A compelling question, given the high scores and low variance, is whether or not patients should be bothered with surveys on the quality of care at all, as the CQI, for instance, produced very high scores and low variance as well [
13]. Further studies need to examine whether the reduced length of the questionnaire increases variance and thus increases the quality of the data. However, there are other ways to monitor quality of care, or to extract the bad apples. The quality of ‘personal interaction’ can also be monitored by having a mandatory open-access complaint registration.

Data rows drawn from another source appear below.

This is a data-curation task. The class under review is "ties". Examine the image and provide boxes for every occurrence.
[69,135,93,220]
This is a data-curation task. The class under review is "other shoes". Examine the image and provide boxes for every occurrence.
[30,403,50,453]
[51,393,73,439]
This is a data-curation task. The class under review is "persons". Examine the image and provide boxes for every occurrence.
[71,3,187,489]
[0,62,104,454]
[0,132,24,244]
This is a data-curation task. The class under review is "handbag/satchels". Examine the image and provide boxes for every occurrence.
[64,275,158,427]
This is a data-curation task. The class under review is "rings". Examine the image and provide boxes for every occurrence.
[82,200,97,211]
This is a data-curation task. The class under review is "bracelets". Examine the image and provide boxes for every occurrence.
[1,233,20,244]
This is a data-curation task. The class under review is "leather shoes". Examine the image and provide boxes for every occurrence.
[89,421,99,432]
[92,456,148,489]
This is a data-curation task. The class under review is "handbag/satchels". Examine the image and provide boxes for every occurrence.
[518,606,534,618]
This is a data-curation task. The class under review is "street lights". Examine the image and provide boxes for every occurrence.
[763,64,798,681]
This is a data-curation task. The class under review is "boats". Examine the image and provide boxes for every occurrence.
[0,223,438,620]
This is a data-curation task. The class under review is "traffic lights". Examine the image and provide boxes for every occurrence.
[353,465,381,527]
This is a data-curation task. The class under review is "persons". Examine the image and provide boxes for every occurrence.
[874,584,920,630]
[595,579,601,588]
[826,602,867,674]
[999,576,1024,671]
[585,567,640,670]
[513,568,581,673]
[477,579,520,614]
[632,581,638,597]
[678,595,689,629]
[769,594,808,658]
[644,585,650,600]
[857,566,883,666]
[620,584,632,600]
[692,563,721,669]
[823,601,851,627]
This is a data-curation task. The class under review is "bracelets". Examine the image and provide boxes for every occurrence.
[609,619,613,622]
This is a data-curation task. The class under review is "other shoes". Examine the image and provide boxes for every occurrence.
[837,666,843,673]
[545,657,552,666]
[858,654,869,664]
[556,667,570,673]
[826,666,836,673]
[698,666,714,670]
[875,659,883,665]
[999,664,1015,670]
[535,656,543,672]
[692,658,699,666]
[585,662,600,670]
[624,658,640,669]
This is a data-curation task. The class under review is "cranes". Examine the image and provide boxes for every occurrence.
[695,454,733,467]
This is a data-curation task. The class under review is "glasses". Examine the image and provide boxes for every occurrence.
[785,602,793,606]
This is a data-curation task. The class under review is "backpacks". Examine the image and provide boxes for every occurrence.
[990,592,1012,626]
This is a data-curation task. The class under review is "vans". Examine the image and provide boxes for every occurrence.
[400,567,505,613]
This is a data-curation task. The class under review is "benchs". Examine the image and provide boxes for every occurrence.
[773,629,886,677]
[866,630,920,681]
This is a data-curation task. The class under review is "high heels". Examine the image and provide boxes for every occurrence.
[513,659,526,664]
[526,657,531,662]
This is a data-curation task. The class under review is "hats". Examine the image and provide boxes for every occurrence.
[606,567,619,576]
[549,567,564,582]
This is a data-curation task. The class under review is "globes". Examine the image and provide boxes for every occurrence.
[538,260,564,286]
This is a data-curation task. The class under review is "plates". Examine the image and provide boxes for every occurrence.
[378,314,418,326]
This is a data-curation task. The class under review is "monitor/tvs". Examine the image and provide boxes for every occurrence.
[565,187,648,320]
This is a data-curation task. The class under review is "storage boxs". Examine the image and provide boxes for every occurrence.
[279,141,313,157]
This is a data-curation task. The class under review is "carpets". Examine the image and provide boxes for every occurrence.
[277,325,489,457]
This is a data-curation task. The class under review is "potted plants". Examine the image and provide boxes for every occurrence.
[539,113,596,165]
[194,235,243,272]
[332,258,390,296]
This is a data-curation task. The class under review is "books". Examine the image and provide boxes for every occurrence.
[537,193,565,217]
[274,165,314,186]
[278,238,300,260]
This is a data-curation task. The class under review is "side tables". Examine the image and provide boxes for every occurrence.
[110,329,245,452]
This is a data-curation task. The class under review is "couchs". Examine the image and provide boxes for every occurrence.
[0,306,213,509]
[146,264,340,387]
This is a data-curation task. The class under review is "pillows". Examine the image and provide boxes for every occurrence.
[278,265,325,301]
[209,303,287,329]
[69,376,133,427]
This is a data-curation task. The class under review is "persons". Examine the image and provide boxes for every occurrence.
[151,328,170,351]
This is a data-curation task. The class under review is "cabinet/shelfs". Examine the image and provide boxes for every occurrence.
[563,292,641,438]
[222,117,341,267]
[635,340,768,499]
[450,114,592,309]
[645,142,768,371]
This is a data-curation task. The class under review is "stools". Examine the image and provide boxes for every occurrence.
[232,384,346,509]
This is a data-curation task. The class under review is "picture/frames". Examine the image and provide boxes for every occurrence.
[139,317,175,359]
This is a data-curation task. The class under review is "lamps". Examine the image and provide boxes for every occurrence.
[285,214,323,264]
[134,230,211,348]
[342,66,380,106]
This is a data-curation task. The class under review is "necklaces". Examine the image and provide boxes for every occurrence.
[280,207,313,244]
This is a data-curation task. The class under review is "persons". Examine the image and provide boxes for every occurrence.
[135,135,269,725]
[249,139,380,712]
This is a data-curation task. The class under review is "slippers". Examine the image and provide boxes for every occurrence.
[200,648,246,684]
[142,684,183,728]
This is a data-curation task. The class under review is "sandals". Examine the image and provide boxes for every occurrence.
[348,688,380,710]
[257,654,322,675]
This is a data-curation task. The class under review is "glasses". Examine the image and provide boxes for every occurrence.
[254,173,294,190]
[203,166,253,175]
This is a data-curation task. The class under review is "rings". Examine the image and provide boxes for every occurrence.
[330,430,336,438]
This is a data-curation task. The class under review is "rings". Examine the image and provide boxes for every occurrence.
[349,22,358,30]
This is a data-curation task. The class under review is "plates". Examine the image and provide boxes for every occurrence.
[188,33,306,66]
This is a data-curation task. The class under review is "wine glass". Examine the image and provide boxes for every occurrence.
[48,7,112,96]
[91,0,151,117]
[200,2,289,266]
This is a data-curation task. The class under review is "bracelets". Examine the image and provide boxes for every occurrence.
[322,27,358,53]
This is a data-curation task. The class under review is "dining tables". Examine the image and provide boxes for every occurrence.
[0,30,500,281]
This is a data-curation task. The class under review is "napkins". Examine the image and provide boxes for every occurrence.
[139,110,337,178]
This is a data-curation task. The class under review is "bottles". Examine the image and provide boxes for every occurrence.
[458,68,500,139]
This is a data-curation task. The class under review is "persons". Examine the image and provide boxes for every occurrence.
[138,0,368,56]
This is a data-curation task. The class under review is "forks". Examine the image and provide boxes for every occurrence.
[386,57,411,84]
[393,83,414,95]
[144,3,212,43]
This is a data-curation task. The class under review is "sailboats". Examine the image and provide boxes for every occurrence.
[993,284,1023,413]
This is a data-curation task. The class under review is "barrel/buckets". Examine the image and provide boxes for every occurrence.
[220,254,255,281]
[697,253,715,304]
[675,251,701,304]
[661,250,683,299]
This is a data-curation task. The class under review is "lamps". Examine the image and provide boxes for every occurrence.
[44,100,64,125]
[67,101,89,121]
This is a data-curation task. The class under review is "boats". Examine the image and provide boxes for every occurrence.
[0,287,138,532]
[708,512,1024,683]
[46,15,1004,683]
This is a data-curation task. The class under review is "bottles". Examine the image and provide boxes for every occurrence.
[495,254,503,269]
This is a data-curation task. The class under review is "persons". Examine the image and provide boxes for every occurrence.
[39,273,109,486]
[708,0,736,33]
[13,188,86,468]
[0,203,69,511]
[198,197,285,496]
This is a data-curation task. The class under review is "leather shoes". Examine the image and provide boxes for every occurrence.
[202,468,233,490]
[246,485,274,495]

However, studies of such complaint systems within hospitalised care conclude that a lot of adverse events are unreported by patients and health professionals [
19]. Therefore, a combination with other forms of quality measurement is necessary, such as a combination with a shorter survey on patient experiences every three years or so to ensure sufficient information on the quality of care, thereby minimising the strain on patients. Practices can be audited at all times by the Inspectorate, should the complaint registration or low performance scores on the patient experience survey give rise to concerns on the quality of care. ’, It is questionable whether the patient should be asked to evaluate the dimension ‘practice organisation’ as well. To assess the most basic organisational requirements, certifications can serve as quality measurements just as well as asking patients, if not better. Since a lot of the physical therapy practices already have a certification, why ask the patients as well? One problem with this is that the certifications cost a lot of money and time. Besides this, they are not mandatory, so practices can choose not to participate.
Based on the above, we recommend a thrice-yearly, shorter survey of triangulated patients who are randomly selected from the EMRs. Besides this, a visible and mandatory complaint desk (physical or digital) should be implemented to monitor the quality of care at all times. If need be, the Inspectorate can audit the low performing practices based on the number of complaints or low performance on the surveys.
Competing interests
The authors declare that they have no competing interests.
Authors’ contributions
MS participated in the design of the study, performed the statistical analysis, and drafted the manuscript. HC helped to draft the manuscript. MWGN and JB conceived of the study, participated in its design and coordination, and helped to draft the manuscript. All authors read and approved the final manuscript.